On June 1, 2020, the customer sought remand to State B state court. How should the court rule on the motion?
Grant it, because the customer and telephone company are both citizens of State A.
Correct. There is no diversity jurisdiction because the parties share State A citizenship. 28 U.S.C. § 1332(a), (c)(1). There is no federal question jurisdiction because the customer’s claim arises under state law, not federal law, and the claim does not necessarily depend on the resolution of a substantial federal legal issue. Grable & Sons Metal Prods., Inc. v. Darue Eng’g & Mfg., 545 U.S. 308 (2005). The assertion of a federal defense cannot be a basis for removal. Louisville & Nashville R.R. Co. v. Mottley, 211 U.S. 149 (1908). The lack of subject matter jurisdiction can be raised at any time as a basis for remand. 28 U.S.C. § 1447(c).
An employee from State A initiated an action in State A state court against its employer (a State B corporation headquartered in State B) for breach of contract, seeking $100,000 in unpaid compensation. The employer received service of the complaint on January 15, 2020.
On March 1, 2020 the employee amended the complaint to add a claim for employment discrimination under federal law. The amended complaint was served on the employer the next day, on March 2. On the March 15, 2020 the employer filed a notice of removal in State A federal court.
The employee promptly filed a motion to remand the case on March 18, 2020. How should the court rule on the motion?
Grant it, because the employer’s removal of the case was untimely.
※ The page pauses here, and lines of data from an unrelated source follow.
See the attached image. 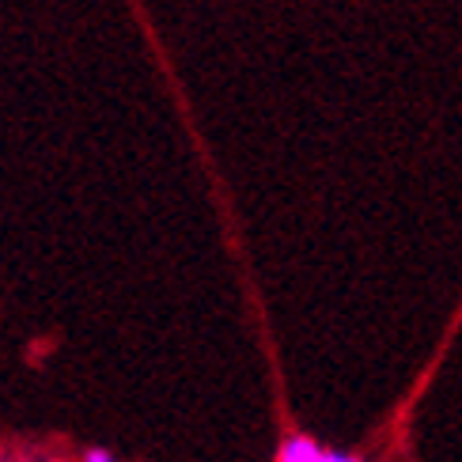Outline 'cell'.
Returning a JSON list of instances; mask_svg holds the SVG:
<instances>
[{
    "label": "cell",
    "instance_id": "cell-1",
    "mask_svg": "<svg viewBox=\"0 0 462 462\" xmlns=\"http://www.w3.org/2000/svg\"><path fill=\"white\" fill-rule=\"evenodd\" d=\"M277 462H326V448L319 444V439L296 432L277 448Z\"/></svg>",
    "mask_w": 462,
    "mask_h": 462
},
{
    "label": "cell",
    "instance_id": "cell-2",
    "mask_svg": "<svg viewBox=\"0 0 462 462\" xmlns=\"http://www.w3.org/2000/svg\"><path fill=\"white\" fill-rule=\"evenodd\" d=\"M84 462H114V455H110V451H103V448H91V451L84 455Z\"/></svg>",
    "mask_w": 462,
    "mask_h": 462
},
{
    "label": "cell",
    "instance_id": "cell-3",
    "mask_svg": "<svg viewBox=\"0 0 462 462\" xmlns=\"http://www.w3.org/2000/svg\"><path fill=\"white\" fill-rule=\"evenodd\" d=\"M326 462H364L356 455H345V451H326Z\"/></svg>",
    "mask_w": 462,
    "mask_h": 462
}]
</instances>
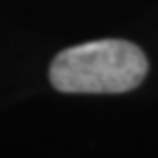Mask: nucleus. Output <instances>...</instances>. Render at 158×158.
Returning a JSON list of instances; mask_svg holds the SVG:
<instances>
[{
  "label": "nucleus",
  "mask_w": 158,
  "mask_h": 158,
  "mask_svg": "<svg viewBox=\"0 0 158 158\" xmlns=\"http://www.w3.org/2000/svg\"><path fill=\"white\" fill-rule=\"evenodd\" d=\"M145 53L128 40H95L63 50L50 67V80L65 94H122L147 74Z\"/></svg>",
  "instance_id": "1"
}]
</instances>
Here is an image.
Correct. The employee’s breach of contract claim, which involved a dispute between diverse parties for more than $75,000, was removable initially based on diversity jurisdiction when it was served on January 15. More than 30 days have passed since the employer received notice of that claim. 28 U.S.C. § 1446(b). The employee can assert the defect in the employer’s March 15 removal at this time. 28 U.S.C. § 1447(c).